5. Armenien, Artsvik, „Fly With Me“
Der Elektro-Ethno-Song mischt verschiedenste Elemente, ohne überladen zur wirken. Artsvik und ihre Tänzerinnen lassen die Arme kreisen und kommen dem indischen Gott Shiva in der eleganten Performance ganz nah.
6. Niederlande, O’G3NE, „Lights And Shadows“
Eine reine Familienangelegenheit: Drei Schwestern singen ein Lied des Vaters, das der Mutter gewidmet ist. Das Ergebnis klingt stark nach Wilson Phillips, die ihre großen Erfolge in den 1990er Jahren hatten.
7. Moldau, Sun Stroke Project, „Hey Mamma“
Der Schwiegermuttersong macht Laune, bringt jede Party in Schwung. Dabei hilft das mitreißende Saxofon-Solo. Damit hat Serghei Stepanov 2010 schon einmal mit mehr als 30 Millionen Klicks einen Youtube-Hit gelandet.
8. Ungarn, Joci Pápai, „Origo“
Das traurige Lied des Roma-Rappers erzählt uns von der Abwehr alles Fremden und wie man mit der Kraft der Musik und Gottes Hilfe dagegenhält. Der Mix aus orientalischen Rhythmen und melodischem Rap gilt als politischster Beitrag in diesem Jahr.

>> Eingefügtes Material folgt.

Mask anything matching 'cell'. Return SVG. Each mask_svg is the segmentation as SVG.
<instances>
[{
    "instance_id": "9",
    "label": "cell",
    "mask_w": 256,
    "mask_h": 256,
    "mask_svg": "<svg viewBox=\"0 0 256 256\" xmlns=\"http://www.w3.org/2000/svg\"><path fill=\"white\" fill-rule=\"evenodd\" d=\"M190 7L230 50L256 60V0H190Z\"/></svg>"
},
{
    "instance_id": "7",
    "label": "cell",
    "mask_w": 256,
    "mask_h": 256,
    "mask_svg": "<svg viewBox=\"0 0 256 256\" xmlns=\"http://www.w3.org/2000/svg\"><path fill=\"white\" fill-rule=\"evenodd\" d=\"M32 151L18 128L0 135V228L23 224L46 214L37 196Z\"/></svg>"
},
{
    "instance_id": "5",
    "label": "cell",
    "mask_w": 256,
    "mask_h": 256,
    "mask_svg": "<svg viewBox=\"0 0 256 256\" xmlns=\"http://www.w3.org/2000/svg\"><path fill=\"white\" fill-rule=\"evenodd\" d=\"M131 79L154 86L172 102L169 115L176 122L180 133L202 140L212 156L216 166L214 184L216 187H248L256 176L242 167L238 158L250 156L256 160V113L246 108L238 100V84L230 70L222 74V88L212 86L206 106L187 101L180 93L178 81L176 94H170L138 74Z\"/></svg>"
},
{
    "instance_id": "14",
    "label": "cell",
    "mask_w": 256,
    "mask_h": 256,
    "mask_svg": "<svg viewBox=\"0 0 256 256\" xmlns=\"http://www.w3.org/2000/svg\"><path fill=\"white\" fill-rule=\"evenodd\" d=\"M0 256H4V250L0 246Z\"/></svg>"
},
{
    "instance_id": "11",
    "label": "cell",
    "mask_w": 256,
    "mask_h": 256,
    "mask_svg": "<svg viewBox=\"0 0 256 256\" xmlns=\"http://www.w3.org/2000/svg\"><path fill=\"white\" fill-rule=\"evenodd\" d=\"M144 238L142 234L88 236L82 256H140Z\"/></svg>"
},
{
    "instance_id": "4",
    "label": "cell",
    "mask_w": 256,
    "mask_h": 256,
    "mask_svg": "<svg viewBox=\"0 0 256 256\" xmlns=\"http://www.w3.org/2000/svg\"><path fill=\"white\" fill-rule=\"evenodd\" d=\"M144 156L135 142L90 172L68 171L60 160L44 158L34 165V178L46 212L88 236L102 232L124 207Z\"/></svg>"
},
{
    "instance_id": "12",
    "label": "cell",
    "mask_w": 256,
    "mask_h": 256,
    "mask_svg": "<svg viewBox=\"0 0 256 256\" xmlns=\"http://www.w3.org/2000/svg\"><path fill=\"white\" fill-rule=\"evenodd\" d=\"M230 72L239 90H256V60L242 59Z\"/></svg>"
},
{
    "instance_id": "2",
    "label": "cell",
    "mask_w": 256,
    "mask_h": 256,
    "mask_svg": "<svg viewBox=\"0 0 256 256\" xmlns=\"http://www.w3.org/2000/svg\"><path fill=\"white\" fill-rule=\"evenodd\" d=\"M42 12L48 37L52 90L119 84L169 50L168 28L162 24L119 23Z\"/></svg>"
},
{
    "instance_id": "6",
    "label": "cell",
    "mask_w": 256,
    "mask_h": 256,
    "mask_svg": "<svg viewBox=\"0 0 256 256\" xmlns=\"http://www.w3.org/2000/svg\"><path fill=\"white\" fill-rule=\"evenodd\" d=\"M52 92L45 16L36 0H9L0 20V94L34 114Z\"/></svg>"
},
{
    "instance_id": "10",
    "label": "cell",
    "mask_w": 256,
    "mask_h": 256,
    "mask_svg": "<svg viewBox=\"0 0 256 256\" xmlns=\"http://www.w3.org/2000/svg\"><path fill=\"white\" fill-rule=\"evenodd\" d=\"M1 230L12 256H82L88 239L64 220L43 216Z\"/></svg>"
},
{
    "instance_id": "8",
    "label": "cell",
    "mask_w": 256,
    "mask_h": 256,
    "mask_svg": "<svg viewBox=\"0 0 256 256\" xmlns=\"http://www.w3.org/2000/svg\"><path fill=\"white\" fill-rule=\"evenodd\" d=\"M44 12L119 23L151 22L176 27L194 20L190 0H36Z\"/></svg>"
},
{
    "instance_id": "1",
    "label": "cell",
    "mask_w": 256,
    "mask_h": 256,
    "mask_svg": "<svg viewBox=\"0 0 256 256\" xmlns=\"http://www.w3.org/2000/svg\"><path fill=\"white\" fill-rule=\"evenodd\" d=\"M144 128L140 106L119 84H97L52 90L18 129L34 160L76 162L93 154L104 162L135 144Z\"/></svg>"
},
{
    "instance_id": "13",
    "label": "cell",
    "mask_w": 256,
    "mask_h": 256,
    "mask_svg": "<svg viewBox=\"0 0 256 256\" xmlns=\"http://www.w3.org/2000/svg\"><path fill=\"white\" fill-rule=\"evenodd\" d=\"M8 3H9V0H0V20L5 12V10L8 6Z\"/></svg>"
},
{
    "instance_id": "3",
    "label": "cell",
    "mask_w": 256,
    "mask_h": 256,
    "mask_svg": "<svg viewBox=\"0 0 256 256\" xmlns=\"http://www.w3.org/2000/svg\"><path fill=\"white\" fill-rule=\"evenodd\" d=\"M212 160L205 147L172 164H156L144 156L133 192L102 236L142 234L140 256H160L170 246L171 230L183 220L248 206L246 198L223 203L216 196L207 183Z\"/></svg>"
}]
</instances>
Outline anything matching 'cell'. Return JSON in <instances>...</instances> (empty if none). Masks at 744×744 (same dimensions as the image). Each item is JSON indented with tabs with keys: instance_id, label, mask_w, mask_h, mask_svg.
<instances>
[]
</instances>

9. Italien, Francesco Gabbani, „Occidentali’s Karma“
Der Song ist mitreißend, der Sänger ein Charmebolzen, der Text verspottet den esoterischen Zeitgeist. Der diesjährige San-Remo-Sieger und sein tanzender Gorilla sind haushohe Favoriten. Om!
10. Dänemark, Anja Nissen, „Where I Am“
Wenn Frauen ganz hoch singen, Rekorde aufstellen, wie lange man einen Ton halten kann und jedes dritte Wort „Love“ ist, dann nennt man das eine authentische Powerballade. Sowas singt die Australierin für Dänemark.
11. Portugal, Salvador Sobral, „Amar pelos dois“
Bambi hat sich im Wald verlaufen und schaut uns aus waidwunden Augen an. Der ganz außergewöhnliche Sänger ist DER Geheimtipp. Seine Stimme legt jedes Gefühl frei, seine jazzige Ballade rührt zu Tränen.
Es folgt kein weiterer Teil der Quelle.